In 1954, Fuyuan (which means "rich in resources" in Chinese) was renamed in recognition of its coal reserves of 8.6 billion tons, and is one of the top 100 coal-producing counties in the country. Because of that status, the local economy is impressive. The county also ranked 45 in the "Top 100 Counties in Western China" in 2011, according to the independent researcher, the Zhongjun Institute of County Economy in Beijing
However, in 1998 the coal industry underwent profound reform and most of the government-owned mines were sold. Within two years, 90 percent of the mines had been bought by village chiefs, former mine directors, ex-officials of the coal industry bureau and township governments, according to an owner of a private mine, who asked not to be named for fear of reprisals. He said some mines were sold for just 100,000 yuan, with the most expensive costing less than 1 million yuan.
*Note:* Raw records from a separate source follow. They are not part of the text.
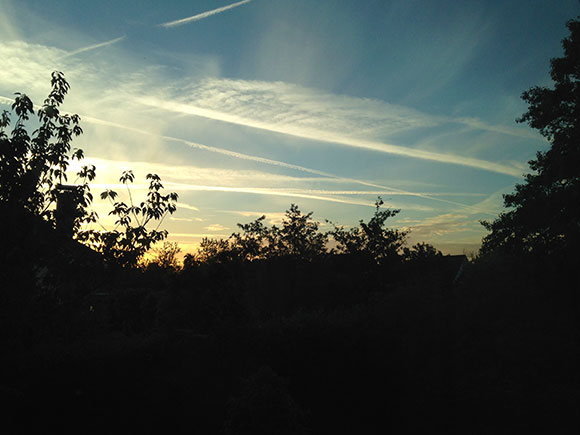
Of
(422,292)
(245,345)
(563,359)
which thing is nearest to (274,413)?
(245,345)

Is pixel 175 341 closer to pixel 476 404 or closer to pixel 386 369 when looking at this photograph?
pixel 386 369

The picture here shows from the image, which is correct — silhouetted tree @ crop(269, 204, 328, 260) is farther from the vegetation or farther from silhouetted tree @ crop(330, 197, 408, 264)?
the vegetation

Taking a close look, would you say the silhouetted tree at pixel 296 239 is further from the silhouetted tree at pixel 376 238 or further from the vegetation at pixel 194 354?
the vegetation at pixel 194 354

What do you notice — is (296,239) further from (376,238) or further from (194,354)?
(194,354)

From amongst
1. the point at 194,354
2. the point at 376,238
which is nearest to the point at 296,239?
the point at 376,238

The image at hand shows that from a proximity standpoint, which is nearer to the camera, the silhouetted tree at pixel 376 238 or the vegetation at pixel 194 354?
the vegetation at pixel 194 354

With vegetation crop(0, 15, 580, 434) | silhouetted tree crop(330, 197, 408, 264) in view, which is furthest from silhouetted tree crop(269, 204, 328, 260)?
vegetation crop(0, 15, 580, 434)

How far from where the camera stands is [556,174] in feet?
67.8

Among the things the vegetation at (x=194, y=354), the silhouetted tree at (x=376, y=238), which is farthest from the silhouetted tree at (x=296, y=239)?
the vegetation at (x=194, y=354)

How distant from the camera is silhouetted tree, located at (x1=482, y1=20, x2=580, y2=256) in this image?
19.8 m

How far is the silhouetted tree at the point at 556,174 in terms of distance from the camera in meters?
19.8

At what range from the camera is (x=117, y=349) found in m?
7.59

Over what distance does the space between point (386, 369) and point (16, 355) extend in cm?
788

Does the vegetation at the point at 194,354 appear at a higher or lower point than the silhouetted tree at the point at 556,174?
lower
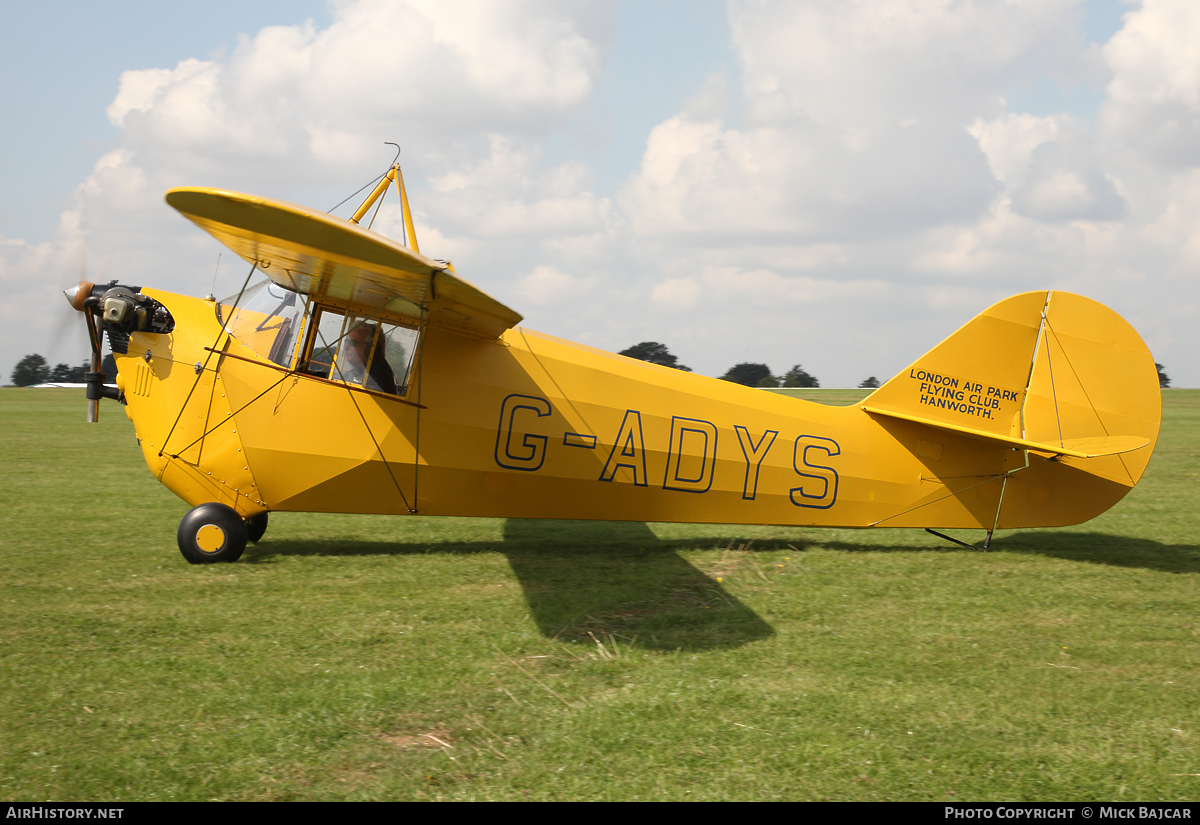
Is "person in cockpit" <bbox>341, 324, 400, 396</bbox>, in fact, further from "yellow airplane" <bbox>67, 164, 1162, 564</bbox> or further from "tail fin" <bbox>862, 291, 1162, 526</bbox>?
"tail fin" <bbox>862, 291, 1162, 526</bbox>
This year, the price of coal has skyrocketed to 400 to 500 yuan a ton from around 30 to 50 yuan in 2000, further widening the poverty gap. According to the unnamed owner, one could easily make a net profit of at least 36 million yuan from a mine with an annual production capacity of 150,000 tons.
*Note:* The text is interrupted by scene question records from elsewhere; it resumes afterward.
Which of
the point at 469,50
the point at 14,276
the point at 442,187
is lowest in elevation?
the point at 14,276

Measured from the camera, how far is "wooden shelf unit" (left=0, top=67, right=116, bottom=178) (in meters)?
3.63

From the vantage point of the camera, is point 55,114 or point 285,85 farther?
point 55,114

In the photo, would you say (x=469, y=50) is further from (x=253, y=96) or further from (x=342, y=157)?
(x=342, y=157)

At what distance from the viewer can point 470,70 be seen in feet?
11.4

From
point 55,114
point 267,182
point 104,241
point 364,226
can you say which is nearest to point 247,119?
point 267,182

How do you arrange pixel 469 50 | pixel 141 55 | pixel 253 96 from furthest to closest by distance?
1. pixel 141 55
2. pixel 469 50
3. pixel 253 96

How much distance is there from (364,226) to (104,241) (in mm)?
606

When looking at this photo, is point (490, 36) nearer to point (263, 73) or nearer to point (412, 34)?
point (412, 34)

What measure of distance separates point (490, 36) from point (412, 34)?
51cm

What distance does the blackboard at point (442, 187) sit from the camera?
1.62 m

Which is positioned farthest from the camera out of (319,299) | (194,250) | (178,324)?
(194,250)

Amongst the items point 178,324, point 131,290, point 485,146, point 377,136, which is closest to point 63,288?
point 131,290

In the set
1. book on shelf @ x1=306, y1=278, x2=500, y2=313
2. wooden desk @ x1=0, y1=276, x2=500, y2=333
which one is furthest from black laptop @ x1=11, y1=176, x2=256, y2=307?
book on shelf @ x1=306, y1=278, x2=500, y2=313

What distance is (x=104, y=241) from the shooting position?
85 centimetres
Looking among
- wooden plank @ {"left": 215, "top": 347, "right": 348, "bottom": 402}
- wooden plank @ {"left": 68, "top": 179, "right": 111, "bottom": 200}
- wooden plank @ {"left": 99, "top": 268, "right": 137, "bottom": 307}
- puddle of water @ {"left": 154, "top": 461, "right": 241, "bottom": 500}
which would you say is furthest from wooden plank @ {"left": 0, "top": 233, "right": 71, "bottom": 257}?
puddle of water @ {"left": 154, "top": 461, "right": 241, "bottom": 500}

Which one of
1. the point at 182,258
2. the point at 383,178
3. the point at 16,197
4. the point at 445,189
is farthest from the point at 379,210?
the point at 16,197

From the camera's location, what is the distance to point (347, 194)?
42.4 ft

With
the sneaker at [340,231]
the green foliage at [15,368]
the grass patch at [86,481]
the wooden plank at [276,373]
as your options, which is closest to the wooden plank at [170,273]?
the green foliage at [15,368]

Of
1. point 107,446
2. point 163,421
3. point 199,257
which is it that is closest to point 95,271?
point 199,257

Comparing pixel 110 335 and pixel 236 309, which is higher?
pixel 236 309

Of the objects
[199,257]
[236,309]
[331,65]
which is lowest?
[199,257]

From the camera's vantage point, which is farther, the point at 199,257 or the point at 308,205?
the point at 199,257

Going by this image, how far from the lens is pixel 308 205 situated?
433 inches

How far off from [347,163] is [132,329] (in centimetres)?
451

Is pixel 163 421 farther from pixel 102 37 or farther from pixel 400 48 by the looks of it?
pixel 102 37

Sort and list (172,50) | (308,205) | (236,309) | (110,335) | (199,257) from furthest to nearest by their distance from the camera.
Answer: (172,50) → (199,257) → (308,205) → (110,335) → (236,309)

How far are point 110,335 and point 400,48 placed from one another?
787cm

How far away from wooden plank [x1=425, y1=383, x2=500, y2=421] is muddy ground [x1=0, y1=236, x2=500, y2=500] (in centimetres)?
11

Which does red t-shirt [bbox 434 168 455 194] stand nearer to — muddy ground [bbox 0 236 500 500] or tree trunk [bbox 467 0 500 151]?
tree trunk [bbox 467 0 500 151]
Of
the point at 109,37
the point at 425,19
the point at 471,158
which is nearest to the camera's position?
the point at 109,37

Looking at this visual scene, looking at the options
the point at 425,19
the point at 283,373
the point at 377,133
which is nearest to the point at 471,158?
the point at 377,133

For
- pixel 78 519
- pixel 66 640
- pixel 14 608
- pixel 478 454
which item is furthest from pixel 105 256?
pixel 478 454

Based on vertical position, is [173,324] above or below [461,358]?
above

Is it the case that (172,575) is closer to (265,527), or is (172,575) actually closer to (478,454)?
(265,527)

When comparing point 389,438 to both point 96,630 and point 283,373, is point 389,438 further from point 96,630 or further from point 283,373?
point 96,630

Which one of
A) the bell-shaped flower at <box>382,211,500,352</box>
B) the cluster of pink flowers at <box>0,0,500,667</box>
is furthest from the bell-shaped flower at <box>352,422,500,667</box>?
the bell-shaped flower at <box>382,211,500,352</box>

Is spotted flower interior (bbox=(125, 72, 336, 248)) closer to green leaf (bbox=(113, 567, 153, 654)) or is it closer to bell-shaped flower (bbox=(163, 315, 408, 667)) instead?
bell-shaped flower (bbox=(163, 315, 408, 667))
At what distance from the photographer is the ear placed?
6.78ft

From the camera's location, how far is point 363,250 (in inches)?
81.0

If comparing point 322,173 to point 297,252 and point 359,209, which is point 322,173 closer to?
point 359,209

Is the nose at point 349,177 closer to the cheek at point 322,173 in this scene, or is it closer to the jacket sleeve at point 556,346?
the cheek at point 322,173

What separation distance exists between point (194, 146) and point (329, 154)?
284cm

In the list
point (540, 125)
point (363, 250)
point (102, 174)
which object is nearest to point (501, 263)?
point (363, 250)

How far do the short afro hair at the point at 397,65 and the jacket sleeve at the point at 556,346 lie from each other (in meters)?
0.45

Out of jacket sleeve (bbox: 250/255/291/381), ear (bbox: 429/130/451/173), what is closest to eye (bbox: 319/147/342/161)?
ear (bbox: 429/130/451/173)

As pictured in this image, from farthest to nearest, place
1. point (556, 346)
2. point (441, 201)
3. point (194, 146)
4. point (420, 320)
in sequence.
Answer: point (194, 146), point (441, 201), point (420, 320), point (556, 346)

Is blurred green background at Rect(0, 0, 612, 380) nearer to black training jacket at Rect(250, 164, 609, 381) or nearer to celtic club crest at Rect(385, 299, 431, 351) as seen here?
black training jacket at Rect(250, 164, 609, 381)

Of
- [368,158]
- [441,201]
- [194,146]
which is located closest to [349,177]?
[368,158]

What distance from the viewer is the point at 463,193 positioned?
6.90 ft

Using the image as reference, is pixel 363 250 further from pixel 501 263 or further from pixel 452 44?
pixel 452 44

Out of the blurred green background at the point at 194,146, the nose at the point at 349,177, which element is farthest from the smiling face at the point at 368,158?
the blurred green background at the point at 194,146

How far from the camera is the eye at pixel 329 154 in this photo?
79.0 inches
The gap is wide inside the mines too. A middle-level manager is paid 30,000 yuan a month, while a miner earns 1,000 to 3,000 yuan, about 20 percent more than five years ago. "In the last five or six years, the gap between the rich and poor has become wider," said the unnamed owner. "Owners earned more than 10 times the profits seen 10 years ago, but miners' salaries have increased by just 20 percent."
Can we fix it?
The coal industry contributes more than 72 percent of Fuyuan's GDP, according to the county's annual report, and the local government has been heavily dependent on that. In the short term, the government can collect remarkable tax revenue by encouraging owners to produce more coal. "In Fuyuan, coal mines are overworked, but the owners and the government won't admit it," said the unnamed owner. "In one extreme case, a mine with a designated capacity of 60,000 tons produced more than 1.6 million tons of coal last year," he added.
The wealth gap between rich and poor occurs in other areas too. Last year, 14 nationally designated poverty-stricken counties, including Gushi in Henan province, were added to the list of the top 100 counties in terms of economic output, according to the Xinhua News Agency.
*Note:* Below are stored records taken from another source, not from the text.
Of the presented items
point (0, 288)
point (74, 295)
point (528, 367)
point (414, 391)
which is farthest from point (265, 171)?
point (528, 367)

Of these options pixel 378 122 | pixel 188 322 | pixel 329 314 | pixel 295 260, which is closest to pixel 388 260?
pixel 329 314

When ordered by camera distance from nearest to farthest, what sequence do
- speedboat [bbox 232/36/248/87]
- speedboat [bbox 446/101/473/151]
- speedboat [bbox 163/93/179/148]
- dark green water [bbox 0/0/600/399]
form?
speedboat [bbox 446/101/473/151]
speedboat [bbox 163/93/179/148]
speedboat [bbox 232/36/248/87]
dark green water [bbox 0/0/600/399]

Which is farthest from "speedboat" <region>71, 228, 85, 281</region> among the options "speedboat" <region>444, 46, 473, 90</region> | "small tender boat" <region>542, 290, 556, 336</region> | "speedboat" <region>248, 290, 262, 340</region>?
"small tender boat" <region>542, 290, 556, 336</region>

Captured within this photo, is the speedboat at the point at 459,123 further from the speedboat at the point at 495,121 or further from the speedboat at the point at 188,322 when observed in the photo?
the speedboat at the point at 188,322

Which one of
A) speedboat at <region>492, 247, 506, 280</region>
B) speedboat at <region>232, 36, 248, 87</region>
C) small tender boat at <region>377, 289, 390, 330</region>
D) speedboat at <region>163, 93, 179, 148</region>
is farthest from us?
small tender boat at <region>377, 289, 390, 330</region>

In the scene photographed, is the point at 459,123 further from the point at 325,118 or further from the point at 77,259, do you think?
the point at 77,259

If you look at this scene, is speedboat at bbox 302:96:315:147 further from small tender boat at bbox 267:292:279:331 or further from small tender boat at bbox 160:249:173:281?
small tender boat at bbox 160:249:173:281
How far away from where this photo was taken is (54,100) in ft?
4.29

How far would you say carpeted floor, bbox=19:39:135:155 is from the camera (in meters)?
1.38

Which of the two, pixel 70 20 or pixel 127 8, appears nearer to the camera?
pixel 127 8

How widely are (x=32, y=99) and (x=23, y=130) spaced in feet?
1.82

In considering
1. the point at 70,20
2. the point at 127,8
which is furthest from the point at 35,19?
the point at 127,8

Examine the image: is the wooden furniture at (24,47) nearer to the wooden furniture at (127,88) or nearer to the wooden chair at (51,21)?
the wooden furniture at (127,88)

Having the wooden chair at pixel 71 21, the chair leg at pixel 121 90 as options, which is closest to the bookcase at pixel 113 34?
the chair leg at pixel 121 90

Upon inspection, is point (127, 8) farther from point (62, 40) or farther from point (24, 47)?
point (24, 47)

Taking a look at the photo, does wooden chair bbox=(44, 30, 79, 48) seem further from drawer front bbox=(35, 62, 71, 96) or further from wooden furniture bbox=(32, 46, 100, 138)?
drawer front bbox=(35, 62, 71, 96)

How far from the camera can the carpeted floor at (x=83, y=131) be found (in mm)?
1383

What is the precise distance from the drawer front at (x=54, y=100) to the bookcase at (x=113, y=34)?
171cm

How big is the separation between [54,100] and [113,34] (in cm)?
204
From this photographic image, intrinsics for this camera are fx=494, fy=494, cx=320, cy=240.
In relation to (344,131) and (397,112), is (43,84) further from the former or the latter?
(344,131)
Since 2007, Fuyuan county government has received 576 million yuan in donations from local mine owners. One of them, Niu Jiade, from Housuo township, has donated more than 60 million yuan to boost local education since the 1990s. For him, education is the way to long-term development.
Wu Sui, director of Yunnan provincial poverty alleviation office, said the public should share the fruits of reform and opening-up, especially the poorer populations in underdeveloped areas.
Guo Anfei in Kunming contributed to this story.